# [YOUR TASK]
Return only the stretch of the material below that begins with the line containing "Easy Lined Zippered Bags from Crafty Staci" and ends with the line containing "Libros de arena", exactly; both of those lines belong to it.

Top of DATA FOR REVIEW

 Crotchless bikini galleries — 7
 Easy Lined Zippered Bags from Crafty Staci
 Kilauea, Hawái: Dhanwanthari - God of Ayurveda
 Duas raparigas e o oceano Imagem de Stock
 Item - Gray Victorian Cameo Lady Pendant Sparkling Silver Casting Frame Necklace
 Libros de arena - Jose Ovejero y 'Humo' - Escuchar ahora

Bottom of DATA FOR REVIEW
Top of DATA FOR REVIEW

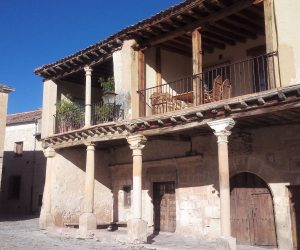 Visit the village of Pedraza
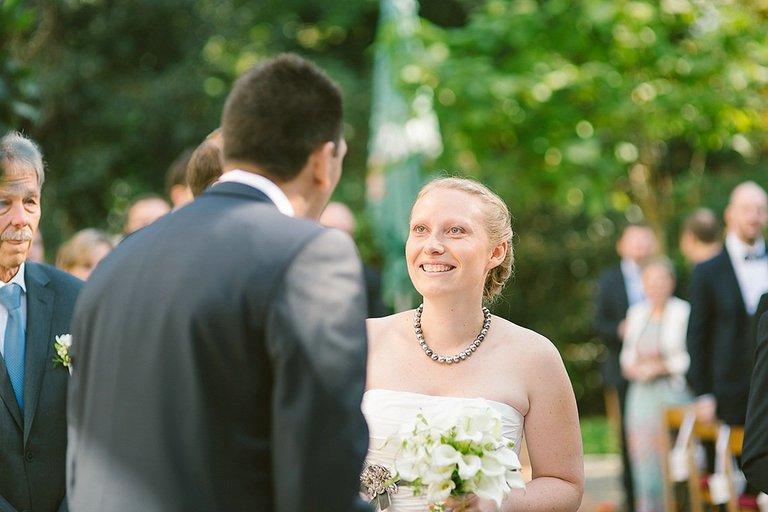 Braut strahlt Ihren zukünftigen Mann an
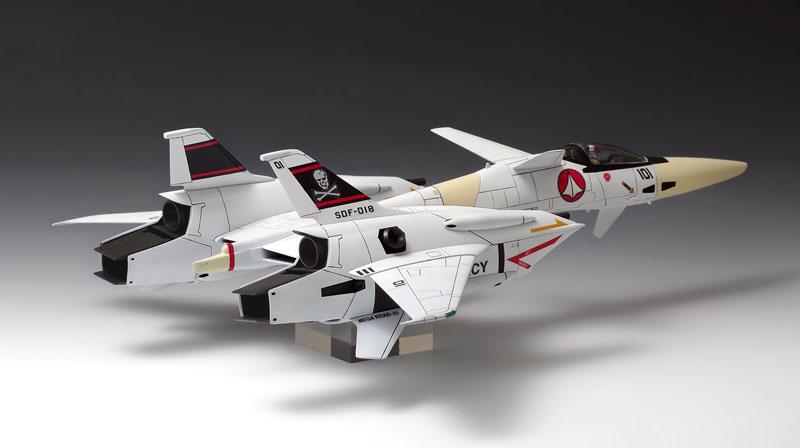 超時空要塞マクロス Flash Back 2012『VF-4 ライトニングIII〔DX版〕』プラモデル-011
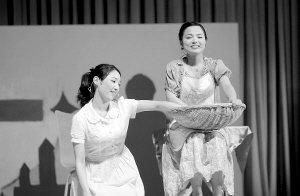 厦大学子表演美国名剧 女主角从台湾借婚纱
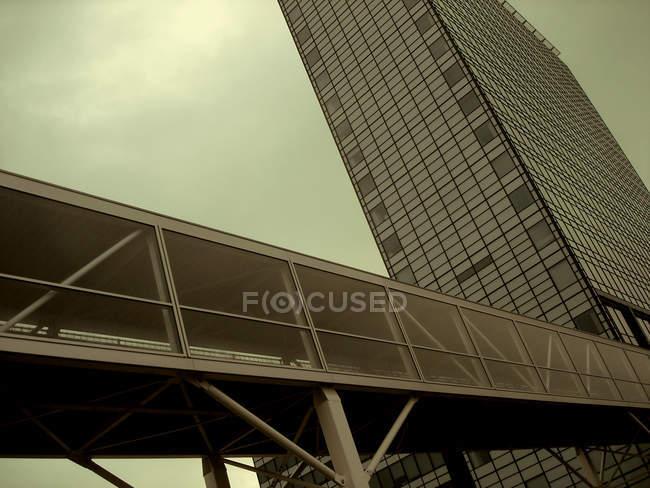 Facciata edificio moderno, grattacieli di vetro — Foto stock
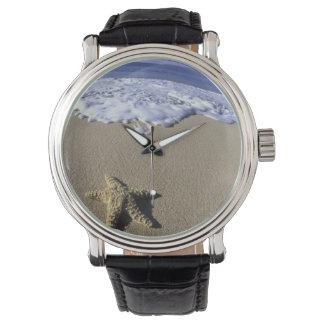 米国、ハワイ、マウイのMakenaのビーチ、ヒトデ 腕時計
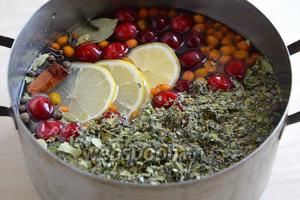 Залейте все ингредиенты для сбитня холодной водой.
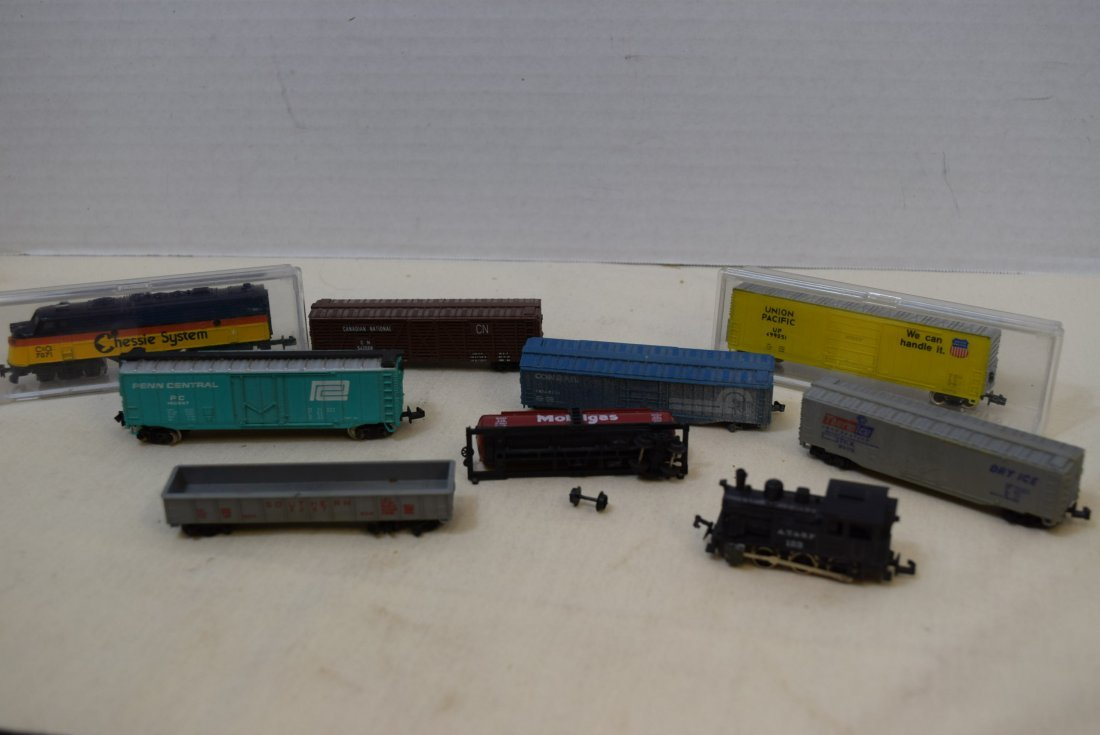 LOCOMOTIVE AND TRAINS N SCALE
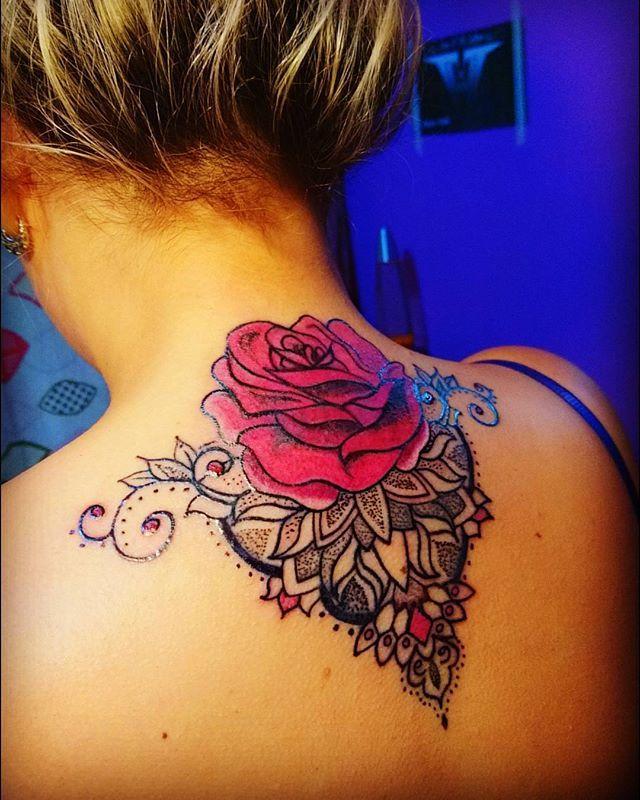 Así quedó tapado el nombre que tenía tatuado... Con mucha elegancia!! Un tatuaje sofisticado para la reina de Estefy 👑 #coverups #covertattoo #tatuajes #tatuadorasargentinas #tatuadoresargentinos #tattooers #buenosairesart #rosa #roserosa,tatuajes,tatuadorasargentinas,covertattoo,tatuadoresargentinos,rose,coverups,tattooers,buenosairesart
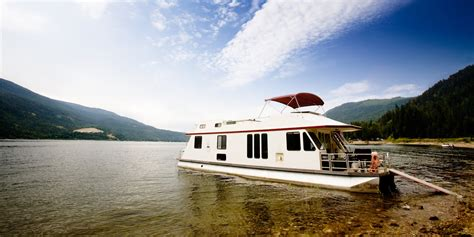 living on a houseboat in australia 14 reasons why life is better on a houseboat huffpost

Bottom of DATA FOR REVIEW
Top of DATA FOR REVIEW

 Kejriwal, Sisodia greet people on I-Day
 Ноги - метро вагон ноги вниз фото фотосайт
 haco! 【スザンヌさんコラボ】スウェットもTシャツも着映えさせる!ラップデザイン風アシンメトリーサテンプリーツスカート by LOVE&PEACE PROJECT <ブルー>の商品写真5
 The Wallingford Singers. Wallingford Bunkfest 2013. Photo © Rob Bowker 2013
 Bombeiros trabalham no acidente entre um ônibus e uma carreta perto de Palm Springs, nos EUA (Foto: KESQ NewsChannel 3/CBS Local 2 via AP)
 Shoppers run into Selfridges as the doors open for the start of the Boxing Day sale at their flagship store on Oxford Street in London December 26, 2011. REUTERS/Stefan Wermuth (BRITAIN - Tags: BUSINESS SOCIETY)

Bottom of DATA FOR REVIEW

# [SOLUTION BELOW]
 Easy Lined Zippered Bags from Crafty Staci
 Kilauea, Hawái: Dhanwanthari - God of Ayurveda
 Duas raparigas e o oceano Imagem de Stock
 Item - Gray Victorian Cameo Lady Pendant Sparkling Silver Casting Frame Necklace
 Libros de arena - Jose Ovejero y 'Humo' - Escuchar ahora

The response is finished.